**What the exercise asks**
Line by line, output the entries below exactly as they appear.

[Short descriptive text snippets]
● ● ●

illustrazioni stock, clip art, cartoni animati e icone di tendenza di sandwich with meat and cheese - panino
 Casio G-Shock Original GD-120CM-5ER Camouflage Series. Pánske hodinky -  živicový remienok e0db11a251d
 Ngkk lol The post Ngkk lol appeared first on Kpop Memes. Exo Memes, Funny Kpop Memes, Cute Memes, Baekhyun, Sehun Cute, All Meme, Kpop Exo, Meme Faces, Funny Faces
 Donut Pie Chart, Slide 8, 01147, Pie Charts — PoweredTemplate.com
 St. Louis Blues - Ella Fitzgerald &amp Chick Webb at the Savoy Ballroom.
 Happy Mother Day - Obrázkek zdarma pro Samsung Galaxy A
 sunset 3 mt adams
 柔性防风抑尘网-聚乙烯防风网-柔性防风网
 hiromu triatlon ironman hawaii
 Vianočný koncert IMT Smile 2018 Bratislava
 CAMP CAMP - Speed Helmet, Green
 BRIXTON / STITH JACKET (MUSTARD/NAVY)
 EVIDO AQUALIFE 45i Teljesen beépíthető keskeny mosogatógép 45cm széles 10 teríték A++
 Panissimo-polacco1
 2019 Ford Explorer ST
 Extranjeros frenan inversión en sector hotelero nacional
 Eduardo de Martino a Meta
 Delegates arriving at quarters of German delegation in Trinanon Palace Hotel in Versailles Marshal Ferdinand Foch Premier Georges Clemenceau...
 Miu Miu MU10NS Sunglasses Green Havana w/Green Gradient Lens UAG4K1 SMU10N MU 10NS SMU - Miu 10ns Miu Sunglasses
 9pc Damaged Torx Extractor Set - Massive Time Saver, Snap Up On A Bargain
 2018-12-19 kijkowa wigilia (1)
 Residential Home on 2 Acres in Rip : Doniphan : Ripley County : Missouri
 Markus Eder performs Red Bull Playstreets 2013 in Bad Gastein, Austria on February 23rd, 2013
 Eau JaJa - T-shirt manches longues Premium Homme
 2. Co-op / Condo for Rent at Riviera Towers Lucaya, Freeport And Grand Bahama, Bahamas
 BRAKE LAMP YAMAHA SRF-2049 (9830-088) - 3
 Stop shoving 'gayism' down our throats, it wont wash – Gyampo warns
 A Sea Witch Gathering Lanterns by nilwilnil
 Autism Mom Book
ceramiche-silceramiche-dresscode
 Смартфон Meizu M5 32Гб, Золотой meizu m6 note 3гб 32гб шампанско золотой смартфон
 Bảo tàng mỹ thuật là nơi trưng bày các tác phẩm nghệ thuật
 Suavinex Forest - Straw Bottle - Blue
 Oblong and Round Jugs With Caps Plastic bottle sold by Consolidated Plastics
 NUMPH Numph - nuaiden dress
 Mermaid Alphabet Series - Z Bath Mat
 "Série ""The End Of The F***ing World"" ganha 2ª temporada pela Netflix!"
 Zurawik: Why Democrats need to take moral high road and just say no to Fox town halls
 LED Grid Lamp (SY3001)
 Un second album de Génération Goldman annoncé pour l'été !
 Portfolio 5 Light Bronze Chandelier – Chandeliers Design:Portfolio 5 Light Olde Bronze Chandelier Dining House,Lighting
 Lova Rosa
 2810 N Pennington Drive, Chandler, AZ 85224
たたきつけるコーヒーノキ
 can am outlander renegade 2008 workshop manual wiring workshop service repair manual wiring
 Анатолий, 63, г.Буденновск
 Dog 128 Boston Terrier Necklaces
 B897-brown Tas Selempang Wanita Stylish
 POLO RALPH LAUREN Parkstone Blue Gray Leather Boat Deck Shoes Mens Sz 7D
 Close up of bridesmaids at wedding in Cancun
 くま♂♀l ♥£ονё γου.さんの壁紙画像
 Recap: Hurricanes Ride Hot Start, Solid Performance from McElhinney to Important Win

● ● ●

**Output of the exercise**
illustrazioni stock, clip art, cartoni animati e icone di tendenza di sandwich with meat and cheese - panino
 Casio G-Shock Original GD-120CM-5ER Camouflage Series. Pánske hodinky -  živicový remienok e0db11a251d
 Ngkk lol The post Ngkk lol appeared first on Kpop Memes. Exo Memes, Funny Kpop Memes, Cute Memes, Baekhyun, Sehun Cute, All Meme, Kpop Exo, Meme Faces, Funny Faces
 Donut Pie Chart, Slide 8, 01147, Pie Charts — PoweredTemplate.com
 St. Louis Blues - Ella Fitzgerald &amp Chick Webb at the Savoy Ballroom.
 Happy Mother Day - Obrázkek zdarma pro Samsung Galaxy A
 sunset 3 mt adams
 柔性防风抑尘网-聚乙烯防风网-柔性防风网
 hiromu triatlon ironman hawaii
 Vianočný koncert IMT Smile 2018 Bratislava
 CAMP CAMP - Speed Helmet, Green
 BRIXTON / STITH JACKET (MUSTARD/NAVY)
 EVIDO AQUALIFE 45i Teljesen beépíthető keskeny mosogatógép 45cm széles 10 teríték A++
 Panissimo-polacco1
 2019 Ford Explorer ST
 Extranjeros frenan inversión en sector hotelero nacional
 Eduardo de Martino a Meta
 Delegates arriving at quarters of German delegation in Trinanon Palace Hotel in Versailles Marshal Ferdinand Foch Premier Georges Clemenceau...
 Miu Miu MU10NS Sunglasses Green Havana w/Green Gradient Lens UAG4K1 SMU10N MU 10NS SMU - Miu 10ns Miu Sunglasses
 9pc Damaged Torx Extractor Set - Massive Time Saver, Snap Up On A Bargain
 2018-12-19 kijkowa wigilia (1)
 Residential Home on 2 Acres in Rip : Doniphan : Ripley County : Missouri
 Markus Eder performs Red Bull Playstreets 2013 in Bad Gastein, Austria on February 23rd, 2013
 Eau JaJa - T-shirt manches longues Premium Homme
 2. Co-op / Condo for Rent at Riviera Towers Lucaya, Freeport And Grand Bahama, Bahamas
 BRAKE LAMP YAMAHA SRF-2049 (9830-088) - 3
 Stop shoving 'gayism' down our throats, it wont wash – Gyampo warns
 A Sea Witch Gathering Lanterns by nilwilnil
 Autism Mom Book
ceramiche-silceramiche-dresscode
 Смартфон Meizu M5 32Гб, Золотой meizu m6 note 3гб 32гб шампанско золотой смартфон
 Bảo tàng mỹ thuật là nơi trưng bày các tác phẩm nghệ thuật
 Suavinex Forest - Straw Bottle - Blue
 Oblong and Round Jugs With Caps Plastic bottle sold by Consolidated Plastics
 NUMPH Numph - nuaiden dress
 Mermaid Alphabet Series - Z Bath Mat
 "Série ""The End Of The F***ing World"" ganha 2ª temporada pela Netflix!"
 Zurawik: Why Democrats need to take moral high road and just say no to Fox town halls
 LED Grid Lamp (SY3001)
 Un second album de Génération Goldman annoncé pour l'été !
 Portfolio 5 Light Bronze Chandelier – Chandeliers Design:Portfolio 5 Light Olde Bronze Chandelier Dining House,Lighting
 Lova Rosa
 2810 N Pennington Drive, Chandler, AZ 85224
たたきつけるコーヒーノキ
 can am outlander renegade 2008 workshop manual wiring workshop service repair manual wiring
 Анатолий, 63, г.Буденновск
 Dog 128 Boston Terrier Necklaces
 B897-brown Tas Selempang Wanita Stylish
 POLO RALPH LAUREN Parkstone Blue Gray Leather Boat Deck Shoes Mens Sz 7D
 Close up of bridesmaids at wedding in Cancun
 くま♂♀l ♥£ονё γου.さんの壁紙画像
 Recap: Hurricanes Ride Hot Start, Solid Performance from McElhinney to Important Win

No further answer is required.